O Google anunciou que suas ferramentas de inteligência artificial para busca de vulnerabilidades encontraram impressionantes 1.072 falhas de segurança no Chrome nas duas últimas versões do navegador, ambas lançadas em junho de 2026. O número é maior do que o total de bugs corrigidos nas 23 versões anteriores combinadas. O resultado é tão significativo que a empresa está reformulando seu ciclo de patches: o Chrome agora precisará de atualizações de segurança duas vezes por semana em vez do cronograma mensal tradicional.
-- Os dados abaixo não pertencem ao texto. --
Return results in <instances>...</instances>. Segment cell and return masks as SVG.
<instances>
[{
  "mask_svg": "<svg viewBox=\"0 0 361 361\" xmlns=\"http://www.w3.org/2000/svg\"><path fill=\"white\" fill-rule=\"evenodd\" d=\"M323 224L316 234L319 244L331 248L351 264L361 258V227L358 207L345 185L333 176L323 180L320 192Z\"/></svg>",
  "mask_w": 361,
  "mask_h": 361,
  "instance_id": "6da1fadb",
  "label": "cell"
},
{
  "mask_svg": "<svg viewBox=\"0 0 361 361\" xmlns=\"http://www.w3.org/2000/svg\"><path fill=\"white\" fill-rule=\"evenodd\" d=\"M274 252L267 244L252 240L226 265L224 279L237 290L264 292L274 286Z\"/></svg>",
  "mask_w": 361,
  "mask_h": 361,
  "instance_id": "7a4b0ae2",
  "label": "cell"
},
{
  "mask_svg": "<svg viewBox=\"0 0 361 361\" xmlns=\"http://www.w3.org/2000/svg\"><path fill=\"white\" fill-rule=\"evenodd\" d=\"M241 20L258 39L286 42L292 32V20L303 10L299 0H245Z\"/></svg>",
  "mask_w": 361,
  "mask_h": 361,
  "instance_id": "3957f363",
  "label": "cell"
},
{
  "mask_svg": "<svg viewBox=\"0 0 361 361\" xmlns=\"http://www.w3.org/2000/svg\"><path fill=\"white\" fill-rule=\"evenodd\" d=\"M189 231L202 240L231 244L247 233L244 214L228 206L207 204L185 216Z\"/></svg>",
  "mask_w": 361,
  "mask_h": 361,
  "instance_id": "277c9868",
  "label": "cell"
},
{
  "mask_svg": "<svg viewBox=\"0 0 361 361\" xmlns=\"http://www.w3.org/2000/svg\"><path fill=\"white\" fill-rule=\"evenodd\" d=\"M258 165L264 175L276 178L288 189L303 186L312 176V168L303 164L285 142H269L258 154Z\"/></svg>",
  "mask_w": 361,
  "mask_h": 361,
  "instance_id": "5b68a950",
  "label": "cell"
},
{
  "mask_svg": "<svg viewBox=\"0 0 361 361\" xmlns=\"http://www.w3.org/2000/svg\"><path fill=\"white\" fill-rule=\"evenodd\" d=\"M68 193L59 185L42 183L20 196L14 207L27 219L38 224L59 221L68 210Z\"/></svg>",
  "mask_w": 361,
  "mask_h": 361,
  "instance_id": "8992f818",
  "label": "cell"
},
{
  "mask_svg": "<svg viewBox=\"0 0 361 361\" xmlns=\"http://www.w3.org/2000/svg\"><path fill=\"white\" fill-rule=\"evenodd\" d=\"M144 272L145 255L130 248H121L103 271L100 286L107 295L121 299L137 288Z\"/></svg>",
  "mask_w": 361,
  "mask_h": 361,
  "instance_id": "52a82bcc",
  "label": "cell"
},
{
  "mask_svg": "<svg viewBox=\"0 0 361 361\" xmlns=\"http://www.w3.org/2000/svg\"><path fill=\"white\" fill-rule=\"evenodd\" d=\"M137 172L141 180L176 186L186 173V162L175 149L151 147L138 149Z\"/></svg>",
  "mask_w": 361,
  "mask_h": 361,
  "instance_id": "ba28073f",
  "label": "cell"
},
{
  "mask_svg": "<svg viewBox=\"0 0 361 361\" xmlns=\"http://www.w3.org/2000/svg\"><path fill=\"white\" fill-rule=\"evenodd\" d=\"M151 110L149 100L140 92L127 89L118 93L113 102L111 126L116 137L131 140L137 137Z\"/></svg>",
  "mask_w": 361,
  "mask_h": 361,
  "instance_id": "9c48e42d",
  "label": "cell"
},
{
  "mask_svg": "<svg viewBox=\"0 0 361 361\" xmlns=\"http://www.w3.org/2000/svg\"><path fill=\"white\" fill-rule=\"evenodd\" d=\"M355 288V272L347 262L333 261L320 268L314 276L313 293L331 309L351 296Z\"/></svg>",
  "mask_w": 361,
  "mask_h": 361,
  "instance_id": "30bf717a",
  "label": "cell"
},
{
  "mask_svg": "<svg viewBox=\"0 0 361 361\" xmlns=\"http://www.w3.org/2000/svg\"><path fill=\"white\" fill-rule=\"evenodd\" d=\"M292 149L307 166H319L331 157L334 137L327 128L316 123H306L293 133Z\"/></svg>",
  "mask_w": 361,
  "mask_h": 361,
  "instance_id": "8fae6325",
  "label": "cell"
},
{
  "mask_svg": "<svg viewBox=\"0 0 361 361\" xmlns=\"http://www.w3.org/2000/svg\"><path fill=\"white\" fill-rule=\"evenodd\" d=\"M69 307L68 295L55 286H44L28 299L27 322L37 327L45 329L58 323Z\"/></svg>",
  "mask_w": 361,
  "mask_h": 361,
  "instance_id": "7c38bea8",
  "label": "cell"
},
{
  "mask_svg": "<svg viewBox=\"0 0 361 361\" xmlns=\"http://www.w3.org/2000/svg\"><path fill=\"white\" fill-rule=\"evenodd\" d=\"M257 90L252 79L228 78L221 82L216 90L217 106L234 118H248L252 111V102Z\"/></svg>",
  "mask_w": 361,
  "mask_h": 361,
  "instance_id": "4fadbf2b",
A descoberta foi revelada em uma postagem no blog oficial do Google na quinta-feira, 30 de julho, e rapidamente repercutiu em veículos como TechCrunch, BleepingComputer e Wired. De acordo com o Google, a ferramenta de IA — baseada em modelos de aprendizado de máquina treinados especificamente para identificar padrões de vulnerabilidade em código C++ — conseguiu detectar falhas que ferramentas automatizadas tradicionais (como fuzzers e scanners estáticos) haviam deixado passar.
O número de 1.072 bugs é impressionante por si só, mas o que mais chama a atenção é a escala da mudança metodológica. Durante anos, a segurança do Chrome dependeu de uma combinação de auditorias manuais, fuzzing automatizado e programas de recompensa por bugs. A introdução da IA na equação mudou o jogo completamente. Onde antes um auditor humano levaria dias para examinar uma única função, o modelo de IA consegue varrer milhões de linhas de código em horas, identificando padrões que indicam potenciais vulnerabilidades — como uso-after-free, buffer overflows e vazamentos de memória.
O impacto prático imediato é a aceleração do ciclo de patches. O Chrome passará a receber correções de segurança duas vezes por semana, um ritmo que exigirá uma reorganização significativa da equipe de engenharia e dos processos de QA. Para os usuários, isso significa atualizações mais frequentes — e a necessidade de reiniciar o navegador com mais regularidade para aplicar as correções. O Google está trabalhando em atualizações que não exigem reinicialização (conforme reportado pelo The Verge), mas essa tecnologia ainda não está disponível.
A descoberta também tem implicações mais amplas para a indústria de segurança cibernética. Se a IA de busca de vulnerabilidades do Chrome encontrou mais bugs em duas versões do que nos últimos dois anos, isso sugere que outros softwares podem ter um passivo semelhante de vulnerabilidades ocultas. Empresas como Microsoft, Apple e Mozilla — que mantêm navegadores concorrentes — provavelmente estarão sob pressão para adotar abordagens similares.
Curiosamente, o anúncio ocorre semanas depois que a Anthropic publicou um relatório afirmando que sua IA Claude estava encontrando bugs mais rápido que a Microsoft conseguia corrigi-los. A convergência dessas histórias sugere que estamos entrando em uma nova era na segurança de software: a era em que a IA não apenas ajuda a escrever código, mas também é a principal ferramenta para encontrar falhas nele.
Para administradores de sistemas e equipes de TI, a mensagem é clara: o ritmo de patches de segurança vai acelerar em toda a indústria. Manter sistemas atualizados deixará de ser uma tarefa mensal para se tornar um processo contínuo, quase diário. As ferramentas de gerenciamento de patches e as políticas de atualização precisarão evoluir para acompanhar esse novo ritmo — ou as organizações correm o risco de ficar expostas a vulnerabilidades que agora são descobertas em questão de horas.